• Ausgewählter Ausschnitt:
──────────────────────────────

01.07.2021 - Das sechsteilige B2B-Mailing von Werbemittelhersteller TOP-Werbemittel zieht alle Register klassischer Dialogmarketing-Kunst. Und wirkt dennoch seltsam aus der Zeit gefallen.
von Joachim Graf
Ich liebe Geschenke. Was kann individueller sein als ein Geschenk mit eigenem Firmenlogo? Wenn dann noch Pfefferminzpastillen ins Spiel kommen, ist der Tag gerettet.
Der erste Eindruck: Ein dicker Fensterbriefumschlag, vorne mit dem Firmenlogo von TOP-Werbemittel
, hinten mit einem Marketing-Sinnspruch bedruckt. Innen eine mit dem eigenen Verlagslogo digital bedruckte 6x5cm Pfefferminzdose, das ist schon einen zweiten und dritten Blick wert. Vier Fotos auf dem Anschreiben, dazu ein "Offerte"-Störer und das Wort "Gratis": Hier beherrscht jemand die hohe Dialogmarketingschule. Dabei liegen ein Bestellschein, ein Rückantwortumschlag und ein Zusatz-Informationszettel - mit dem Mailing beschäftigt man sich durchaus eine Weile. Gut gemacht.
Die Personalisierung: Wer Produktindividualisierungen verkaufen will, muss Produktindividualisierungen zeigen. Das klappt. Sogar das Foto auf dem Anschreiben zeigt das individualisierte Produkt. Auch der Antwortbogen ist bereits personalisiert. Alles professionell gemacht. Einziger Schönheitsfehler: Unser (farbiges) Firmenlogo ist schwarzweiß aufgebracht, deswegen geht der Bestellturbo "ohne Änderung wie bemustert" leider ins Leere.
Die Gestaltung: Von der persönlichen (farblich abgesetzten) Unterschrift des Geschäftsführers, über Zusatzargumentations-PS und die persönliche "Reservierungsnummer" bis hin zum Trust-Argument "Geschenk-Ideen seit 1966": Der Dialog mit dem Kunden ist professionell gestaltet. Hier sind Profis am Werk, die ihr Dialogmarketinggeschäft offensichtlich seit vielen Jahren erfolgreich betreiben.

──────────────────────────────

• Bereitgestellte Angaben:
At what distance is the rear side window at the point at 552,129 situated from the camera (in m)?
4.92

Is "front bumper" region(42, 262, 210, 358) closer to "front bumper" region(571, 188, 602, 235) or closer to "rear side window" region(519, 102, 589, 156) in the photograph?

──────────────────────────────

• Aufgabenstellung:
Beantworte die drei Fragen mithilfe des Ausschnitts über das Mailing von TOP-Werbemittel.
(a) Welche Maße hat die bedruckte Pfefferminzdose im Umschlag?
(b) Wie ist das eigentlich farbige Firmenlogo laut dem Absatz zur Personalisierung aufgebracht?
(c) Welches Trust-Argument wird im Absatz zur Gestaltung genannt?
Für die Bearbeitung werden die Zeilen nicht gebraucht.

• Die Lösung:
(a) 6x5cm
(b) Schwarzweiß
(c) „Geschenk-Ideen seit 1966“